A guardare i sondaggi elettorali - non quelli sul referendum confermativo, che di certo oggi non fotografano la propensione al voto, ma al massimo il giudizio sulla riforma - Renzi non ha al momento in tasca abbastanza voti per vincere il referendum di ottobre. Anche ipotizzando, in modo molto ottimistico, che il PD sia in termini di voti assoluti non troppo distante dal risultato del 2014, va considerato che nel capitale dei voti PD una parte, minoritaria, ma non irrilevante, a ottobre sarà investito sul fronte del NO. E in soccorso di Renzi, al momento, dovrebbero arrivare solo le componenti centriste della sua coalizione, che non sappiamo quanto vorranno impegnarsi e soprattutto quanti voti reali sapranno mobilitare.

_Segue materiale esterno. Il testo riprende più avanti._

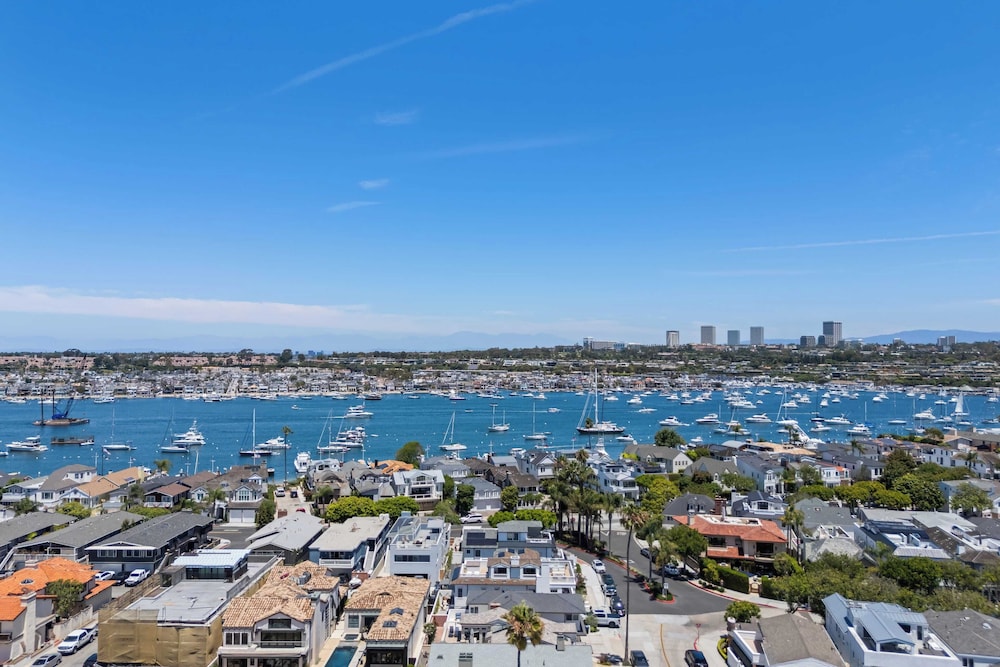 Oceanfront Home Walk to Balboa Pier + Scenic Views Balboa Peninsula Point by Avantstay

Per vincere al referendum di ottobre, a Renzi potrebbero servire tra i 13 e i 16 milioni di voti (con un affluenza compresa tra il 50 e il 60%). Sulla carta, al momento ne mancano all'appello svariati milioni, che non può conquistare né dentro il PD, né nel perimetro formale della sua attuale maggioranza. Questo, ovviamente, non pregiudica il suo possibile successo, ma rende l'appuntamento rischioso, perché la personalizzazione del referendum potrebbe alienargli ulteriori simpatie e incentivare il "voto contro", ma nel contempo, senza drammatizzare l'evento, e enfatizzare il rischio dell'Armageddon politico, difficilmente Renzi conquisterà il voto degli indecisi, dei favorevoli tiepidi e degli elettori "menopeggisti", che potrebbero stare con lui semplicemente per paura o mancanza di alternative.